KUALA LUMPUR, Jan 17 — A report by the regional think tank Asia Centre has suggested that hate speech and ultranationalist groups are gaining significant influence in the Malaysian online space recently, promoting their agenda that revolves around the “3R”, or race, religion and the royalty.
According to the report titled “Internet Freedoms in Malaysia: Regulating Online Discourse on Race, Religion and Royalty” released yesterday, there is an immediate need for action to be taken to protect victims of the groups which have been operating with impunity.
“More exclusive and more right-wing groups use social media to propagate their agendas. These groups are able to silence people,” Dr Hew Wai Weng, a research fellow at the Universiti Kebangsaan Malaysia, was quoted as saying in the report.
“They used their ‘freedom of speech’ to limit the freedoms of other people, especially those of minority background — be it gender, ethnic or religious minorities. For example, they campaigned against LGBT people. They monitor LGBT activism online and offline.
“These right-wing groups are not necessarily state actors. There can be preachers, NGO leaders, and opinion leaders who propagate Malay Muslim insecurity,” he added.
The report also said that these groups became especially prevalent after Malay nationalist party Umno’s defeat in the 2018 general election which saw its coalition Barisan Nasional lose for the first time in six decades, which created a “vacuum where Malays need to defend Malays”.
Umno is currently part of the coalition government with former political enemies Pakatan Harapan led by Prime Minister Datuk Seri Anwar Ibrahim.
The report also pointed out that although ultranationalist groups existed before the internet, the arrival of the internet enabled these groups to promote their agenda at a low cost to a bigger audience.
This comes as 89.6 per cent of the total 32 million population in Malaysia have internet access in 2022.
The report detailed traits and tactics used by the groups, such as patrolling and monitoring the internet to promote their agenda, doxxing and attacking critics of the 3R discourse using hate speech, lodging reports with the police and internet service providers, and sometimes even call to violence.
It also noted that although Pakatan Harapan has promised to look after the rights of non-Malays, after its success in the 15th general election, the coalition’s leader Anwar has made pledges that the position of the Malays, Islam and the Royalty will not be questioned.
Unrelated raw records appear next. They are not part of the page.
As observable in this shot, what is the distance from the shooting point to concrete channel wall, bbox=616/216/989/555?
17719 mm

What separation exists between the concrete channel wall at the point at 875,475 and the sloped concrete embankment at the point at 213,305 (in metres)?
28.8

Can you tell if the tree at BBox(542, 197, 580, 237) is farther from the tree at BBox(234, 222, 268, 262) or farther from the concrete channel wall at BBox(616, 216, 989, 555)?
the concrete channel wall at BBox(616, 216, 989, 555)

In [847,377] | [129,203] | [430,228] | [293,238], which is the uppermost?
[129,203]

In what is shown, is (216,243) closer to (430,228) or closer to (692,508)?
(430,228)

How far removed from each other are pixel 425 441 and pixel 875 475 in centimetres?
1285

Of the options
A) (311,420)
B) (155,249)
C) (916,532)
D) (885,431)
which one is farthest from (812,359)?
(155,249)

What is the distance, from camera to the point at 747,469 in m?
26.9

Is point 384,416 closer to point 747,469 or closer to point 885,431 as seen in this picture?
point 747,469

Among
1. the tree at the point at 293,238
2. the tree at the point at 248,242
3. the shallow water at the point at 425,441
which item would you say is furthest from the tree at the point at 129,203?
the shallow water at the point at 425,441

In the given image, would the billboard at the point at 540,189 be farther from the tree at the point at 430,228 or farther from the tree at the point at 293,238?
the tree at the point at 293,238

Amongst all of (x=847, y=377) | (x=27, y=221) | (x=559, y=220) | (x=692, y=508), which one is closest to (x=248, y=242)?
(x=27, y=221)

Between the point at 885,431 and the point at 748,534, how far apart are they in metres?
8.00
Centre for Independent Journalism executive director Wathshlah Naidu said that human rights activists and defenders of the internet have experienced online harassment to the point of withdrawing from participation in both online and public spaces. — Picture by Choo Choy May
Meanwhile, Wathshlah Naidu, executive director of the Centre for Independent Journalism said that human rights activists and defenders of the internet have experienced online harassment to the point of withdrawing from participation in both online and public spaces.
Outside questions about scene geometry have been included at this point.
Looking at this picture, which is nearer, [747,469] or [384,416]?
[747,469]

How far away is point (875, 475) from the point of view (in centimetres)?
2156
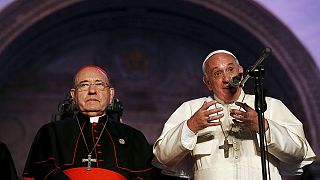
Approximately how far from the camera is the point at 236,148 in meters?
3.84

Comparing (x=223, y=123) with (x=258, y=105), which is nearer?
(x=258, y=105)

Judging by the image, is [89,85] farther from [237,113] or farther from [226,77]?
[237,113]

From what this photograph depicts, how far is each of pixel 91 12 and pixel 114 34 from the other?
630mm

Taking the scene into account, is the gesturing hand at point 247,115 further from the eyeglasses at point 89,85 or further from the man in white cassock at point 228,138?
the eyeglasses at point 89,85

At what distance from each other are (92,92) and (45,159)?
0.49 m

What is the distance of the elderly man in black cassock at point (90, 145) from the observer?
155 inches

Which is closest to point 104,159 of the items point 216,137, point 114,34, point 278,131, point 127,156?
point 127,156

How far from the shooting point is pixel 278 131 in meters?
3.70

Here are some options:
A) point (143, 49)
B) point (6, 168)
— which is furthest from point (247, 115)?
point (143, 49)

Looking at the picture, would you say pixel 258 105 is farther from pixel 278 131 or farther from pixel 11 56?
pixel 11 56

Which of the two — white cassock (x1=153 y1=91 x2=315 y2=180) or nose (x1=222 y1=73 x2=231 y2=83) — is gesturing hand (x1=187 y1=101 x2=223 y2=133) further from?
nose (x1=222 y1=73 x2=231 y2=83)

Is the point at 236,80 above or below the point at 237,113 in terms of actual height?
above

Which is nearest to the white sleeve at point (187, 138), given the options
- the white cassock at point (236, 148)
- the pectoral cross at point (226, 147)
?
the white cassock at point (236, 148)

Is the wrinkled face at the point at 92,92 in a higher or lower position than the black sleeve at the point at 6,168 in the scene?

“They experienced emotional and psychological impacts leading to the impact of public participation. The internet environment is contributing to a kind of spiral impact that is not only yourself but also your life in public,” she said.
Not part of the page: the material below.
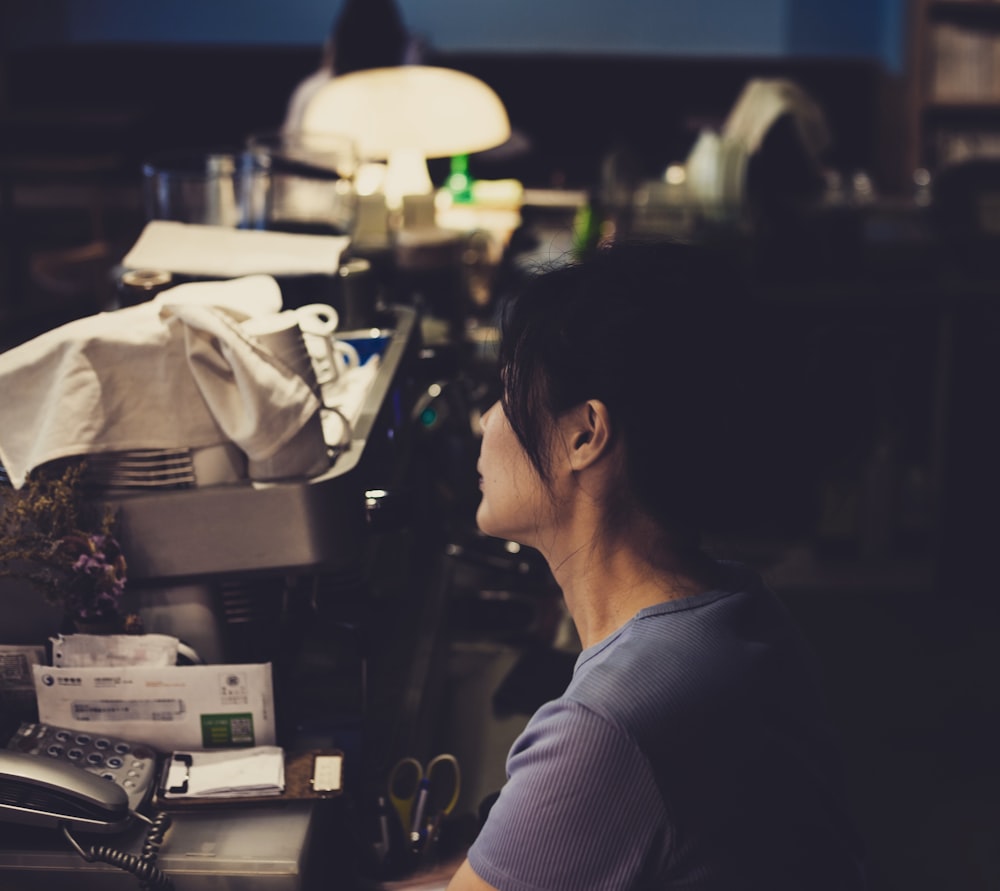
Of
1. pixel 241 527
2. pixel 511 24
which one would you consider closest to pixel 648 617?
pixel 241 527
The think tank said the rise of ultranationalist groups was among the four impacts on internet freedoms that resulted from an ecosystem of laws used to ensure the special position of the Malays, Islam, and the monarchy, and to suppress progressive 3Rs narratives with fear.
Other impacts included website blocking by authorities, requesting social media platforms to remove content, and investigation and prosecution of critics.
The report then made several recommendations, among which was for Malaysia to sign and ratify the International Convention on the Elimination of All Forms of Racial Discrimination (Icerd) and the International Covenant on Civil and Political Rights (ICCPR) — which saw intense backlash from some in the Malay-Muslim lobby since 2018.
It also called for the repeal of Sections 298 and 298(A) of the Penal Code, which criminalises content or actions that authorities consider an insult to religion, as well as the repeal of the Sedition Act and the Official Secrets Act.
It also asked for a review and an amendment of Section 233 of the Communication and Multimedia Act to clearly define what are the improper uses of network facilities or network services that it criminalises.
Asia Centre said the report relied on primary and secondary data analysis carried out between August and December 2022 among others on United Nations documents, reviews of laws, reports from civil society, think tanks, government agencies and the media, and also eight key informant interviews with selected stakeholders including academics, activists, lawyers and media practitioners.